Auch der Held von Mengestus neuem Roman ringt unter dem falschen Namen um seine Identität. Ist am Ende das, was die anderen jeweils in ihm sehen, seine Identität? Für Helen, eine junge Sozialarbeiterin, die ihn in Laurel unter ihre Fittiche nimmt und sich in ihn verliebt, ist der falsche Isaac ein unzugänglicher Fremdling, der um seine Herkunft und Geschichte ein Geheimnis macht.
"Unsere Namen" hat zwei Erzählstränge, die sich kapitelweise abwechseln, zwei Erzähler und zwei Schauplätze. In den Amerika-Kapiteln erzählt Helen ihre schwierige heimliche Liebesgeschichte mit dem falschen Isaac, die dadurch zusätzlich erschwert wird, dass der Rassismus in der amerikanischen Provinz die offen gelebte Beziehung zwischen einer Weißen und einem Dunkelhäutigen in den 1970er-Jahren (noch) nicht duldete. In den Uganda-Kapiteln erzählt der Namenlose aus Äthiopien die Geschichte seiner schwierigen Freundschaft mit dem echten Isaac.
Porträt eines rebellischen Streuners
Mit dieser Romangestalt ist Dinaw Mengestu ein faszinierendes Porträt gelungen: Ein junger, revolutionär entzündeter Streuner aus einem der Elendsviertel von Kampala, ein Lügner und Hochstapler, der sich auf den Uni-Campus schwindelt, ohne Student zu sein. Sich dort aber binnen kürzester Zeit das Charisma eines flammenden Aufrührers erwirbt, hauptsächlich durch aktionistische Performances, die ihn als originellen rebellischen Kopf ausweisen.
Aus dem spielerischen Witz seiner frechen Campus-Aktionen wird blutiger Ernst, als Isaac allmählich in den Bannkreis der Milizen driftet, die sich gegen Amins Schreckensherrschaft formieren.

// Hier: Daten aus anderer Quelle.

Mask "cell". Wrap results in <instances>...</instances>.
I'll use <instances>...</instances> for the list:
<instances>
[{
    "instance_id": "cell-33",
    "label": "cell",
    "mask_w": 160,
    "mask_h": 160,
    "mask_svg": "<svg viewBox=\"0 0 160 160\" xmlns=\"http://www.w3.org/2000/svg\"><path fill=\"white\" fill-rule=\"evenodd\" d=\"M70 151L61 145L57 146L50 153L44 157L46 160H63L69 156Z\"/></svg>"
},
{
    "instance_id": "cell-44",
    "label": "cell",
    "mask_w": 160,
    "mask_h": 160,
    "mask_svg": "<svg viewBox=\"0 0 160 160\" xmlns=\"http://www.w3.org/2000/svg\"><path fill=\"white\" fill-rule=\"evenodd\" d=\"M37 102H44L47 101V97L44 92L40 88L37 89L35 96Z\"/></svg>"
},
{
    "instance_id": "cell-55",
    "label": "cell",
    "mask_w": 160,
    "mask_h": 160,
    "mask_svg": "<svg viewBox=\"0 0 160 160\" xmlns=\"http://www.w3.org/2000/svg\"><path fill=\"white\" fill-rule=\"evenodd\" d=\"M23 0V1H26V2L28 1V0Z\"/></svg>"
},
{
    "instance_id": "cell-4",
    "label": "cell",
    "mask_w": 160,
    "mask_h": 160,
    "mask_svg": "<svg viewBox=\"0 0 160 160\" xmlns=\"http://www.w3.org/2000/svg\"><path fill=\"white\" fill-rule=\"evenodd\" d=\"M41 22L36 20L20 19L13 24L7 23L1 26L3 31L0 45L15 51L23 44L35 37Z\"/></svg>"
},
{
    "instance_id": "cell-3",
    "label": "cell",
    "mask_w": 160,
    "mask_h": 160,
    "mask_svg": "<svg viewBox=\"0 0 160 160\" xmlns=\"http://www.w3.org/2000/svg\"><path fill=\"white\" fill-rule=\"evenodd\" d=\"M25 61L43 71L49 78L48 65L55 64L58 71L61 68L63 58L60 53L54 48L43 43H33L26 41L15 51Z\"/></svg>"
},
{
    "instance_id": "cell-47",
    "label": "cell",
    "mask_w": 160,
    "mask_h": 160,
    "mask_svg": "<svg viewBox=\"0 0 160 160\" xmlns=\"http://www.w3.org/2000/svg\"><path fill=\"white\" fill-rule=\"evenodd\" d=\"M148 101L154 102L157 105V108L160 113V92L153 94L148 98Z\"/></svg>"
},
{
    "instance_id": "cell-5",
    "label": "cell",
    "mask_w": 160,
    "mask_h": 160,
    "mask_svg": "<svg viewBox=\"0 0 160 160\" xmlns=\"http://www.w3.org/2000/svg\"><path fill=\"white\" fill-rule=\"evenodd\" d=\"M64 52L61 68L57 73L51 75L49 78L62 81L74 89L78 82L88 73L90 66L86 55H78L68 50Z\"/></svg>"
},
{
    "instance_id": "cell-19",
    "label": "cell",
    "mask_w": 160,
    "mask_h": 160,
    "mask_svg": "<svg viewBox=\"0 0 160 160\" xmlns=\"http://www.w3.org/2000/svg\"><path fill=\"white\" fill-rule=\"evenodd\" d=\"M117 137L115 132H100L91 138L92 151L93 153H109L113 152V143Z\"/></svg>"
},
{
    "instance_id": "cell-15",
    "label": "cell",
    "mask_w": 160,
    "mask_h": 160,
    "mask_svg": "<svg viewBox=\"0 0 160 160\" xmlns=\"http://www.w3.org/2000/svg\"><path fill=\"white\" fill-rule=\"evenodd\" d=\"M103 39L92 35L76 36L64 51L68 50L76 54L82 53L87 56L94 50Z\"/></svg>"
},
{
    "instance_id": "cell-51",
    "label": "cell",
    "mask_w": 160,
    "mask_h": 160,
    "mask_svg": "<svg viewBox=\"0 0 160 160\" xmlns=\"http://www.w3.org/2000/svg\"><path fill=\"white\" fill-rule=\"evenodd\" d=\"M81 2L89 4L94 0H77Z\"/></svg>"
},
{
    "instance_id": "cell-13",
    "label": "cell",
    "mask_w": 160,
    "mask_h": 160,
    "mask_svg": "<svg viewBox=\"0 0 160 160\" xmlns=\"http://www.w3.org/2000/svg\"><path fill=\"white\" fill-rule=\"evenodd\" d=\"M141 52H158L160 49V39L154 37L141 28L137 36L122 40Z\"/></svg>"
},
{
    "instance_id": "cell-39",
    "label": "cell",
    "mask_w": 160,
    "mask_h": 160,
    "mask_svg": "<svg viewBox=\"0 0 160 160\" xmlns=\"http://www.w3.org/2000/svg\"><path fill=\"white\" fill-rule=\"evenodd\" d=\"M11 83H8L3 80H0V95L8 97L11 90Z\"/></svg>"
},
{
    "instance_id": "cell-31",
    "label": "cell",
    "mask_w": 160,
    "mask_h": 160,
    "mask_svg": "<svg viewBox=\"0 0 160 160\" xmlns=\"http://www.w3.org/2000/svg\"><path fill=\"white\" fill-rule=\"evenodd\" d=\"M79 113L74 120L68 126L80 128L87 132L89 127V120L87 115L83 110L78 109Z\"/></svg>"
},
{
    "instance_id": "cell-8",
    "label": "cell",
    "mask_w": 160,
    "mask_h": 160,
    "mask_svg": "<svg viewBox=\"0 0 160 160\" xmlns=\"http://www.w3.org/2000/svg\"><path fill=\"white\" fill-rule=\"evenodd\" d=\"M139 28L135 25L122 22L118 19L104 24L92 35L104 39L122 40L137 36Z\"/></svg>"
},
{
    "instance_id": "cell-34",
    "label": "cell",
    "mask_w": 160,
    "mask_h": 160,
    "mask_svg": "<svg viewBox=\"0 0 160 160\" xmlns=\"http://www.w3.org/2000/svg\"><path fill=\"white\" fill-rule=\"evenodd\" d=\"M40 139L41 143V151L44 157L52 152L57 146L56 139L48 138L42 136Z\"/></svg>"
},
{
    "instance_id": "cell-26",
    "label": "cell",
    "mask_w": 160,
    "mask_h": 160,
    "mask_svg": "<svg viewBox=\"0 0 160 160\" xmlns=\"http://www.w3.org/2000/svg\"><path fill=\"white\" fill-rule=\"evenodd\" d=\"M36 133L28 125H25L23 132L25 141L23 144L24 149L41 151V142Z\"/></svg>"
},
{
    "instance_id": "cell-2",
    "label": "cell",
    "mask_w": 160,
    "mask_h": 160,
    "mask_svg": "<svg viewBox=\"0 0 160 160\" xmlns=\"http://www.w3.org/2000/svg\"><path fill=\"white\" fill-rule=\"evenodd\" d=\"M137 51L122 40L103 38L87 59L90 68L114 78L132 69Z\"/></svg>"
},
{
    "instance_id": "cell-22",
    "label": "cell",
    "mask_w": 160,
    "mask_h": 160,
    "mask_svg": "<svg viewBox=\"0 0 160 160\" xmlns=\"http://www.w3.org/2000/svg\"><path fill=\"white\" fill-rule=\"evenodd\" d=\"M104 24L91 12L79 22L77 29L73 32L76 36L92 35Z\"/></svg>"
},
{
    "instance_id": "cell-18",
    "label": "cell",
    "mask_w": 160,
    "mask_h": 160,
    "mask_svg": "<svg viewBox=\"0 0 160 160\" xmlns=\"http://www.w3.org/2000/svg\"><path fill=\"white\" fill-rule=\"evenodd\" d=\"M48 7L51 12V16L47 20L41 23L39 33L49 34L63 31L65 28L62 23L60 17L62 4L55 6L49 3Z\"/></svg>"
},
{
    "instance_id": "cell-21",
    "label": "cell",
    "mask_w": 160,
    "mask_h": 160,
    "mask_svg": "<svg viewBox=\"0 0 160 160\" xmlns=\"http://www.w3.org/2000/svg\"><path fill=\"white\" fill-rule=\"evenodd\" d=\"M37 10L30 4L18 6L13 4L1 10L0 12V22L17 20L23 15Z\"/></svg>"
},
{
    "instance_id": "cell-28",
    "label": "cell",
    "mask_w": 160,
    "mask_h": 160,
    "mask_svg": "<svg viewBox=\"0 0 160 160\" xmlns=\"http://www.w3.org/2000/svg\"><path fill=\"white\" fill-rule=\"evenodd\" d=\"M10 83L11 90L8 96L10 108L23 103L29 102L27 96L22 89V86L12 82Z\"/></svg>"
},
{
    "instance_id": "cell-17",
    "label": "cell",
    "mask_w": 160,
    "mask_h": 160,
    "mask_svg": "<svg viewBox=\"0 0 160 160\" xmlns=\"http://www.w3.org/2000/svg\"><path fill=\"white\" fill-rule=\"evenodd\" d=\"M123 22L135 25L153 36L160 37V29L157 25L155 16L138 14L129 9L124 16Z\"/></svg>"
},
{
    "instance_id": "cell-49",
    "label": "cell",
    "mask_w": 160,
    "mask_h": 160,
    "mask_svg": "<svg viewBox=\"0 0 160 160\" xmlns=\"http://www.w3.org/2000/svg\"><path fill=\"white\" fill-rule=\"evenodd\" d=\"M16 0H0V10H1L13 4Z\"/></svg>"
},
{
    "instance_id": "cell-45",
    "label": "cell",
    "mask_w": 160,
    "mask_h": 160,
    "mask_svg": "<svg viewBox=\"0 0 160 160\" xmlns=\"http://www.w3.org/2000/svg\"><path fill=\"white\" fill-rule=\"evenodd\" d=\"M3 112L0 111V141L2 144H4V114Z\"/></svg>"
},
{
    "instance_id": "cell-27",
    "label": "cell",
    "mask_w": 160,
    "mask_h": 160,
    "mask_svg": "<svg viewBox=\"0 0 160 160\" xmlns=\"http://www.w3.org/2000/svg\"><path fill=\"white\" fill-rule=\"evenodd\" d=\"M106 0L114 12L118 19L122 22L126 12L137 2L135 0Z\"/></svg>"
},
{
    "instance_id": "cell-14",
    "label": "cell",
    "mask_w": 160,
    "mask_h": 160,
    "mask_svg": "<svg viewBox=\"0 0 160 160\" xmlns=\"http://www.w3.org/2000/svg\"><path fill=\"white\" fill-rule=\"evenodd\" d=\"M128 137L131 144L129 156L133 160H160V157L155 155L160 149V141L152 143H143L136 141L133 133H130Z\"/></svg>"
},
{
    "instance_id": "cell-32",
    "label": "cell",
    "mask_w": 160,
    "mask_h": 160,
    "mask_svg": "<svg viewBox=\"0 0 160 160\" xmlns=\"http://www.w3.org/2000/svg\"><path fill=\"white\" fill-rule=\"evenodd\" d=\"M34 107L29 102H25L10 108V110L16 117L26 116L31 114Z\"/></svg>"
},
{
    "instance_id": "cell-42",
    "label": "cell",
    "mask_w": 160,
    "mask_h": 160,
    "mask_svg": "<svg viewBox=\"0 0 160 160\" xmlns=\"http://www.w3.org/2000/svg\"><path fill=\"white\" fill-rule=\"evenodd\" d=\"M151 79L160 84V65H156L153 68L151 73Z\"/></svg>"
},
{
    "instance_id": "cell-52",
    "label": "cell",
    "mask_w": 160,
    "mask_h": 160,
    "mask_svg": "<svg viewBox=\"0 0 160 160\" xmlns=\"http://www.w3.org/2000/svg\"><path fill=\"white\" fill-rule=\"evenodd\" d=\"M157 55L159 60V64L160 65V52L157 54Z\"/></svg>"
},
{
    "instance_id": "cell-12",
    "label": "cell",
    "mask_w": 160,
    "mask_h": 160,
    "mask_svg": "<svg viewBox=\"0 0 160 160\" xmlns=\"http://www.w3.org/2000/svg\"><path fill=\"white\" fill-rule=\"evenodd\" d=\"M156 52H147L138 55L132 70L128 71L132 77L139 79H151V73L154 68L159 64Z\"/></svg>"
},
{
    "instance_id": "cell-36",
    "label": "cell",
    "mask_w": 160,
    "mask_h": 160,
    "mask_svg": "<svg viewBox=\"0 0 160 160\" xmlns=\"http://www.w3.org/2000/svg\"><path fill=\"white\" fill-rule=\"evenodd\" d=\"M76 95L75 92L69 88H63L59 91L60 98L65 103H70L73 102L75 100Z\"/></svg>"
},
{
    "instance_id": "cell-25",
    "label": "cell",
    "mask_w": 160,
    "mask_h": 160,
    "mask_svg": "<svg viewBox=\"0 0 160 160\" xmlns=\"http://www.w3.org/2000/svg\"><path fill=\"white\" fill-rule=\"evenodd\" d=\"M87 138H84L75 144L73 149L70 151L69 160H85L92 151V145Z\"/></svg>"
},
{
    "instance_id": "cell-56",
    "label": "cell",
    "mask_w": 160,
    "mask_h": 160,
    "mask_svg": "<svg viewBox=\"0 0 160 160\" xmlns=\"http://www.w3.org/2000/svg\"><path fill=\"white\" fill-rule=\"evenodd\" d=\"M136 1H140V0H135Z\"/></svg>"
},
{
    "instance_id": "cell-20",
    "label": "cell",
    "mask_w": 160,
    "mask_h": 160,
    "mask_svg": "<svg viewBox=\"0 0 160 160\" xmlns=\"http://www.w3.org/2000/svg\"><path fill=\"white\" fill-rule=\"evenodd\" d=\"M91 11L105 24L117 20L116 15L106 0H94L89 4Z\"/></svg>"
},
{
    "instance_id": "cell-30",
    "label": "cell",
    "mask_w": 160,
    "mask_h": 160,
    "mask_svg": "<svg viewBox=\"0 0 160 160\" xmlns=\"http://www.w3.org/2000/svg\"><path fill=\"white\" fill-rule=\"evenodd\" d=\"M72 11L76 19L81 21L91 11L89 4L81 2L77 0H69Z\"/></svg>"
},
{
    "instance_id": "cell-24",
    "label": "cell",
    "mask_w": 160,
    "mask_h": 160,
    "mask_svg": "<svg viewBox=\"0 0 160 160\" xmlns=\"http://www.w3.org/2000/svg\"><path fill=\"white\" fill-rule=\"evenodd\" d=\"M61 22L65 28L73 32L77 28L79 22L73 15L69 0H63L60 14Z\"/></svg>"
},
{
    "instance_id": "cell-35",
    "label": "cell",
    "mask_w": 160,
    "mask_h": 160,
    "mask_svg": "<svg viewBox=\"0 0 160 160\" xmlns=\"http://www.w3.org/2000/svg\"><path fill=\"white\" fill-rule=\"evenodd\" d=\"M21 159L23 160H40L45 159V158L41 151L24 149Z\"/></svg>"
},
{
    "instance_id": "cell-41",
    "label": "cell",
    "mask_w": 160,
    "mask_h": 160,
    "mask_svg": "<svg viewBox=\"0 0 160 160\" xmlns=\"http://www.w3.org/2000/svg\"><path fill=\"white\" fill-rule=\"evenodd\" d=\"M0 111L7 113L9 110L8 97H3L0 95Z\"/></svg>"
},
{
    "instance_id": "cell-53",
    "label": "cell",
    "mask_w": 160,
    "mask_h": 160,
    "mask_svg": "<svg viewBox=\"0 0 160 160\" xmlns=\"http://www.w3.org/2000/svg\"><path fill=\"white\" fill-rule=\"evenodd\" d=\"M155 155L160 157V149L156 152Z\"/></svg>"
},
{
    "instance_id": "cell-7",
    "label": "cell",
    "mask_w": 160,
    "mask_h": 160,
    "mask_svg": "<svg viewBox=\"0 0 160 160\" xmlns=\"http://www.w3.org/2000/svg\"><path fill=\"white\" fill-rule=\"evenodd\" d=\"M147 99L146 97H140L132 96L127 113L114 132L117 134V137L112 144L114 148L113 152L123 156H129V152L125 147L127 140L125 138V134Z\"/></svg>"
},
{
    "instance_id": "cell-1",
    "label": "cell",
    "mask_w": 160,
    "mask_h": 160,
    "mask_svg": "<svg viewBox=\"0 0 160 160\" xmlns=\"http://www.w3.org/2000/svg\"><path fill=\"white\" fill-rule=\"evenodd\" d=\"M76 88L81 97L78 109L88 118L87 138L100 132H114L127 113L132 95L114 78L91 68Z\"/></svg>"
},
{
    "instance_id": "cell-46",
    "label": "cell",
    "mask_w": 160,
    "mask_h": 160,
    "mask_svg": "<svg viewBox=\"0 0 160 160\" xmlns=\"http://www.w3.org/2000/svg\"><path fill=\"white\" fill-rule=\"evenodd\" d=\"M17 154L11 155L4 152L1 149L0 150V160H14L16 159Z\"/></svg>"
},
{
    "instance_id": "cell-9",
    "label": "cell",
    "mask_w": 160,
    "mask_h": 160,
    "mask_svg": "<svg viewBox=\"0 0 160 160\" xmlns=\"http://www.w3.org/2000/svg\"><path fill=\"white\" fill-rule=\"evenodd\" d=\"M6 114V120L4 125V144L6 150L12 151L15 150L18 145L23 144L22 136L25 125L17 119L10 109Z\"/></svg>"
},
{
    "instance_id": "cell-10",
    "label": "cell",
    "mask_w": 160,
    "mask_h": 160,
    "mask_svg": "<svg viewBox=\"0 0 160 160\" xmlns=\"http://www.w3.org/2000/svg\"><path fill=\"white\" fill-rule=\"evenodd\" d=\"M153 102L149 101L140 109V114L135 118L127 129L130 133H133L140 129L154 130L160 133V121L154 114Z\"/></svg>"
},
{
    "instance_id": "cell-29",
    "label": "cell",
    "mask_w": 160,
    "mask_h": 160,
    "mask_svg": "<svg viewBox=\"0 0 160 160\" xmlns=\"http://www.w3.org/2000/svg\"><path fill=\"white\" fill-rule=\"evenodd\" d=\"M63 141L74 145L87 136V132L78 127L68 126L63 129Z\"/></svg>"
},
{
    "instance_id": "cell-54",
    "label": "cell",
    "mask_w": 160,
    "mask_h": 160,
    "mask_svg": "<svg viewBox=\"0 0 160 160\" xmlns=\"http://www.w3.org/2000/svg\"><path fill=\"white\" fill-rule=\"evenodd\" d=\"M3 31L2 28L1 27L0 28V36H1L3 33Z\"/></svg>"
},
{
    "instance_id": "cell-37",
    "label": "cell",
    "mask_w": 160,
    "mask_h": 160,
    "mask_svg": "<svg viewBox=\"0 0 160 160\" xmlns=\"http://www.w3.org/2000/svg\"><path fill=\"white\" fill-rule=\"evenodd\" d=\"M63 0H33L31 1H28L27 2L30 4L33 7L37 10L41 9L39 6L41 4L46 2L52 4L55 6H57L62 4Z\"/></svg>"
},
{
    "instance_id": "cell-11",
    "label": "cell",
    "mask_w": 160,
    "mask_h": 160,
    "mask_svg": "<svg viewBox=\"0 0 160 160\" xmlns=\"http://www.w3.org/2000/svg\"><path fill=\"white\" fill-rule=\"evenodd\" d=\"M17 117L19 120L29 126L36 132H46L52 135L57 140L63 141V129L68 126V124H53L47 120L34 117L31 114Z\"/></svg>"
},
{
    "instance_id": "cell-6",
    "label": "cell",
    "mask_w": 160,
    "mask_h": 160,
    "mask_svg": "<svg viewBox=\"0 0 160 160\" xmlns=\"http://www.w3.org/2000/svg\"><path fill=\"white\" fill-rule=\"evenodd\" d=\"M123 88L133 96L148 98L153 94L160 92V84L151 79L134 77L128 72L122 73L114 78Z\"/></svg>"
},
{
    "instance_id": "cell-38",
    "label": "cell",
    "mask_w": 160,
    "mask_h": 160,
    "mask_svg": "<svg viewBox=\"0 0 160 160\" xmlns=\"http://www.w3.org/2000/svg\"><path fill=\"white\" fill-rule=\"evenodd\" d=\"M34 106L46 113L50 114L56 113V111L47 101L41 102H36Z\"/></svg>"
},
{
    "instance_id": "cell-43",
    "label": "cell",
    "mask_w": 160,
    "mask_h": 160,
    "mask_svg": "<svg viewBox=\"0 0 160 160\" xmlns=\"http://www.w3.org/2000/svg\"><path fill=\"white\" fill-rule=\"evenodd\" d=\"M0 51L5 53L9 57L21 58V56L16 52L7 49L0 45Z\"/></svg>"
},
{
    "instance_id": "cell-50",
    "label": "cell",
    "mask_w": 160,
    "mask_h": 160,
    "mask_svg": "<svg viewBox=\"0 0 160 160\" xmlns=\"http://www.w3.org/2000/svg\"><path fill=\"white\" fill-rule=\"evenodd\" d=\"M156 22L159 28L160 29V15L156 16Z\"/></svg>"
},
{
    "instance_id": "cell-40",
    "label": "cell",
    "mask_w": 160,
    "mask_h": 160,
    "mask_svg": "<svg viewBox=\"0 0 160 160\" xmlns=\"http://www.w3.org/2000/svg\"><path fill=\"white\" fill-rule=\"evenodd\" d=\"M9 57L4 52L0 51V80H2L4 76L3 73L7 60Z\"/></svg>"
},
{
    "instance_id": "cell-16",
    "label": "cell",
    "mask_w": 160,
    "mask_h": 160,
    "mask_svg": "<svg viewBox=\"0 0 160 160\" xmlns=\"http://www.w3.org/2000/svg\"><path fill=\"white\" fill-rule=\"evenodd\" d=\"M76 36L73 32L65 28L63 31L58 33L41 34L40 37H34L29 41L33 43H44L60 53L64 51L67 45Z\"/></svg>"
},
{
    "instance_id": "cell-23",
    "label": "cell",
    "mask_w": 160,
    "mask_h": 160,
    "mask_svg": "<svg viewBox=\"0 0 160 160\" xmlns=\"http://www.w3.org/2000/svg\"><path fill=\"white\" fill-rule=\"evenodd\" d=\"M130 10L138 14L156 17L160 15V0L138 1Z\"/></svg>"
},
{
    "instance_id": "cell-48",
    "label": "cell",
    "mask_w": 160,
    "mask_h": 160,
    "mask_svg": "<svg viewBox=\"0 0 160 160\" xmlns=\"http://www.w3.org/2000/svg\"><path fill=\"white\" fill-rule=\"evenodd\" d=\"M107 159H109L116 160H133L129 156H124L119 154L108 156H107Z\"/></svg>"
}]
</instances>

Bald zeigt sich, dass die Rebellen-Milizen dem Regime an Gewalttätigkeit nicht nachstehen. Für Isaac ist es da für eine Flucht zu spät. Er ist bereits zu tief in Gräueltaten verwickelt. Dass Isaac dem Namenlosen seine Identität schenkt, statt selbst auszureisen, ist sein größtes Freundschaftsopfer. Der falsche Isaac wird sich lange damit quälen, es angenommen zu haben.